Shortly after the death of his father, Kosaku’s mother is diagnosed with dementia, and he is saddled with her long-term care. But it is during her wanderings (both physical and imaginary) that their painful history is fully revealed. Using her abandonment of him as a boy following World War II to inform his life and art, Kosaku has made a living using his family, including his willful youngest daughter Kotoko (Miyazaki Aoi, Nana), as fodder.

It is Kotoko who suggests taking care of the aging, increasingly hard to handle woman. Kotoko, who also narrates the story, is the one that is curious about her father and grandmother’s odd relationship. In many ways, it is she that brings the two together again. With the old lady a constant presence, details of the mutually painful decision she made many years before come to light, forcing Kosaku to reevaluate his feelings.

Chronicleis shamelessly mushy and almost aggressively feminine, just in a low-key way. As his mother loses a grip on more and more of her memories, Kosaku becomes more accessible to his own family, bringing the clan closer together even as it begins to scatter — one daughter to Hawaii, one to the career track. There’s also a strong Ozu Yasujiro influence in evidence here, particularly in the lingering sense of hard-won peace that prevails in the second half.

For all the film’s muted emotionalism, Harada keeps the characters at a distance from the audience. Scenes that are meant to pack a wallop come and go with no earth-shattering impact. Deliberately paced (spanning 15 years) and beautifully photographed by Ashizawa Akiko, the film gets into a steady, quiet rhythm early and never diverges from it.

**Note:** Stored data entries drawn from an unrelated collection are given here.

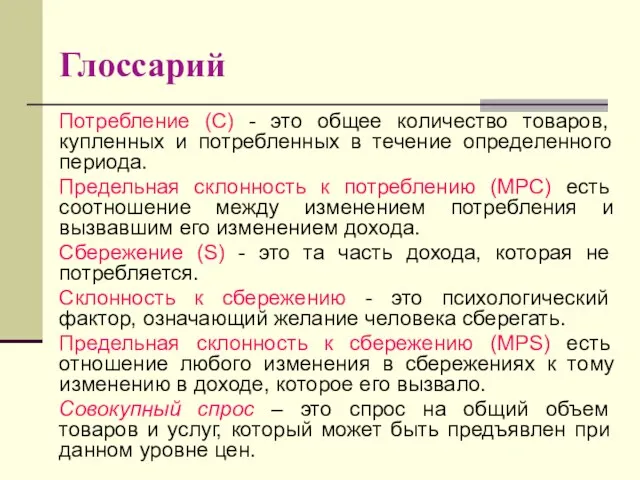 Глоссарий

Потребление (С) - это общее количество товаров, купленных и потребленных в течение определенного периода.

Предельная склонность к потреблению (МРС) есть соотношение между изменением потребления и вызвавшим его изменением дохода.

Сбережение (S) - это та часть дохода, которая не потребляется.

Склонность к сбережению - это психологический фактор, означающий желание человека сберегать.

Предельная склонность к сбережению (MPS) есть отношение любого изменения в сбережениях к тому изменению в доходе, которое его вызвало.

Совокупный спрос – это спрос на общий объем товаров и услуг, который может быть предъявлен при данном уровне цен.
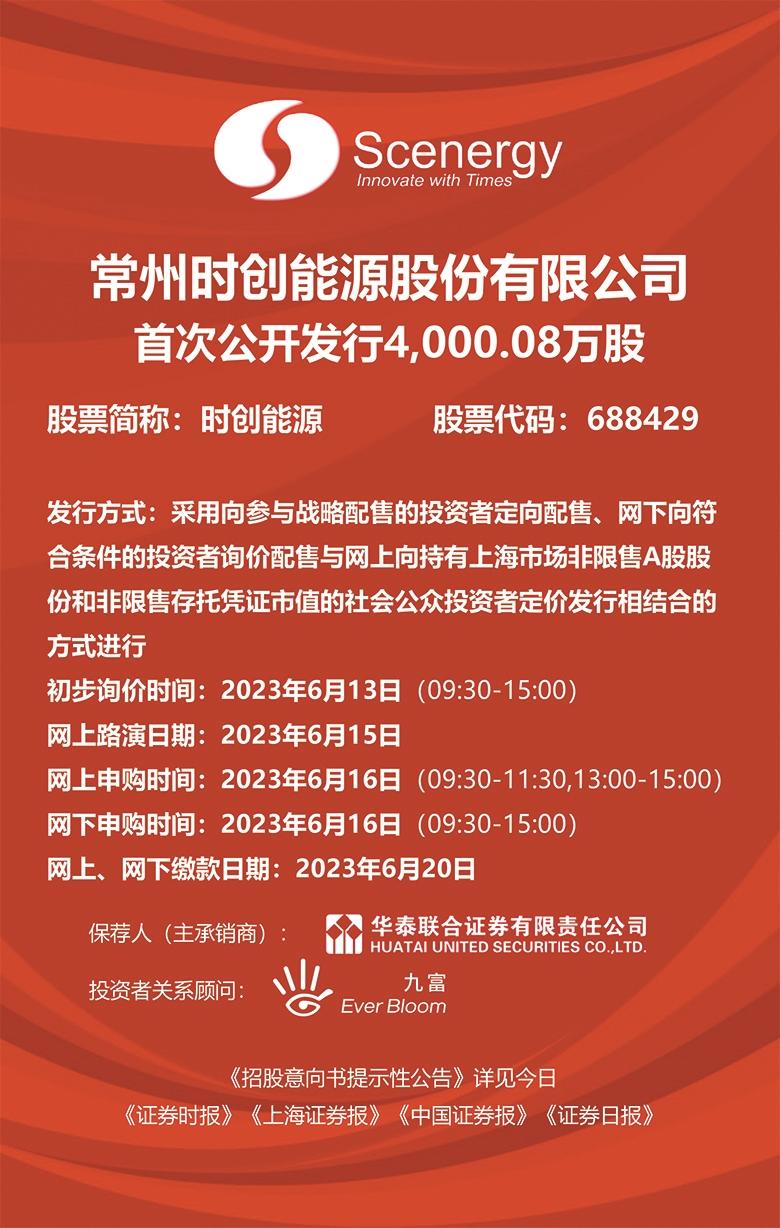 Scenergy
Innovate with Times

常州时创能源股份有限公司
首次公开发行4,000.08万股

股票简称：时创能源 股票代码：688429

发行方式：采用向参与战略配售的投资者定向配售、网下向符合条件的投资者询价配售与网上向持有上海市场非限售A股股份和非限售存托凭证市值的社会公众投资者定价发行相结合的方式进行
初步询价时间：2023年6月13日（09:30-15:00）
网上路演日期：2023年6月15日
网上申购时间：2023年6月16日（09:30-11:30,13:00-15:00）
网下申购时间：2023年6月16日（09:30-15:00）
网上、网下缴款日期：2023年6月20日

保荐人（主承销商）： 华泰联合证券有限责任公司
HUATAI UNITED SECURITIES CO.,LTD.

投资者关系顾问： 九富
Ever Bloom

《招股意向书提示性公告》详见今日
《证券时报》《上海证券报》《中国证券报》《证券日报》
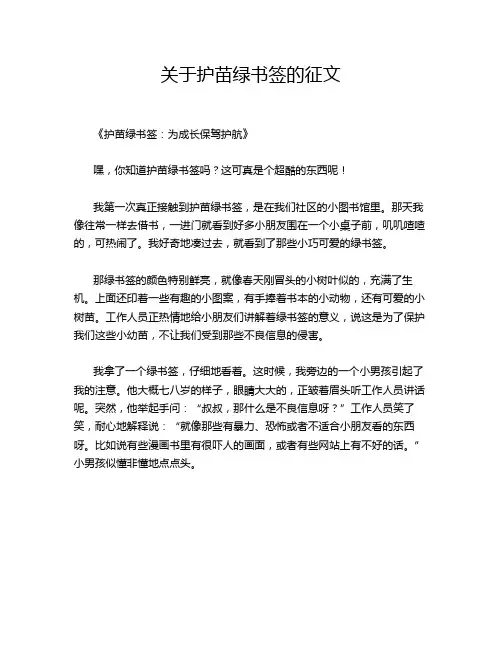 关于护苗绿书签的征文

《护苗绿书签：为成长保驾护航》

嘿，你知道护苗绿书签吗？这可真是个超酷的东西呢！

我第一次真正接触到护苗绿书签，是在我们社区的小图书馆里。那天我像往常一样去借书，一进门就看到好多小朋友围在一个小桌子前，叽叽喳喳的，可热闹了。我好奇地凑过去，就看到了那些小巧可爱的绿书签。

那绿书签的颜色特别鲜亮，就像春天刚冒头的小树叶似的，充满了生机。上面还印着一些有趣的小图案，有手捧着书本的小动物，还有可爱的小树苗。工作人员正热情地给小朋友们讲解着绿书签的意义，说这是为了保护我们这些小幼苗，不让我们受到那些不良信息的侵害。

我拿了一个绿书签，仔细地看着。这时候，我旁边的一个小男孩引起了我的注意。他大概七八岁的样子，眼睛大大的，正皱着眉头听工作人员讲话呢。突然，他举起手问：“叔叔，那什么是不良信息呀？”工作人员笑了笑，耐心地解释说：“就像那些有暴力、恐怖或者不适合小朋友看的东西呀。比如说有些漫画书里有很吓人的画面，或者有些网站上有不好的话。”小男孩似懂非懂地点点头。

This is perhaps Harada’s most mainstream film but it’s rendered uneven by two points of view — Kosaku and Kotoko’s — that never get up a unified head of steam. Given the autobiographical source material, it’s oddly impersonal. It lacks the intimacy of a film like Pedro Almodóvar’s All About My Mother, something of a perfect counterpoint to Chronicle. Almodóvar kept the mother in his crosshairs the entire time, and the focus was never diluted. By the conclusion, we had a good idea of who she was.

Kosaku’s mother remains something of a cipher throughout. And though Kosaku and his girl army are initially irritated by the old woman’s antics and then eventually come to find amusement in the situation, the film is utterly devoid of levity in any respect.

Chronicle of My Motheris impeccably produced, and Yakusho and Kirin work wonders with the material they have. He is suitably stoic and wounded, keeping his emotions in check by channeling them into work and ordering his family around. Kirin manages to avoid the histrionics of disease and keeps mom sympathetic. When she drifts off into memory, it flows seamlessly from the moment before. But even with those star turns, the slow, meandering Chronicle is likely to put you to sleep before it makes you weep — mother or no mother.

Venue: Busan International Film Festival, Closing Night Film

Production company: Chronicle of My Mother Film Partners

Cast: Yakusho Koji, Kiki Kirin, Miyazaki Aoi

Director/screenwriter: Harada Masato

Based on the novel by: Inoue Yasushi

Producer: Ishizuka Yoshitaka

Director of photography: Ashizawa Akiko

Production designer: Yamazaki Hidemitsu

Music: Fuki Harumi

Costume designer: Miyamoto Masae

Editor: Eugene Harada

Sales: Chronicle of Shochiku Co. Ltd.